Passage provided.
========

II. COMPLAINT AND THIRD-PARTY COMPLAINT
The seller filed suit to quiet title, also alleging slander of title, breach of contract, and
trespass. The seller sought to have voided any recorded easement in order to clear the cloud on
the title, and it sought money damages. The seller alleged that there was no writing to satisfy the
statute of frauds for purposes of conveying an easement. H & J then filed a third-party complaint
against the realtors. H & J sought indemnification if the seller became entitled to any damages,
and it sought damages for loss of the easement if the seller succeeded in its action to have the
easement voided. H & J maintained that it had done nothing wrong, and that the realtors should
be held fully responsible. The realtors claimed that H & J had no cause of action because no duty
was owed to H & J, only to the seller.

========

Problem requirements.
Reproduce the section of the easement dispute passage starting at "II. COMPLAINT AND" and ending at "to the seller.", keeping every word and punctuation mark unchanged.

Data shown.
========

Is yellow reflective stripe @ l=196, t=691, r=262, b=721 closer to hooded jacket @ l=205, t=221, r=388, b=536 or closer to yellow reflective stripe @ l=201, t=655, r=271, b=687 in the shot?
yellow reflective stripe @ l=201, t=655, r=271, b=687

========

Answer to this problem.
II. COMPLAINT AND THIRD-PARTY COMPLAINT
The seller filed suit to quiet title, also alleging slander of title, breach of contract, and
trespass. The seller sought to have voided any recorded easement in order to clear the cloud on
the title, and it sought money damages. The seller alleged that there was no writing to satisfy the
statute of frauds for purposes of conveying an easement. H & J then filed a third-party complaint
against the realtors. H & J sought indemnification if the seller became entitled to any damages,
and it sought damages for loss of the easement if the seller succeeded in its action to have the
easement voided. H & J maintained that it had done nothing wrong, and that the realtors should
be held fully responsible. The realtors claimed that H & J had no cause of action because no duty
was owed to H & J, only to the seller.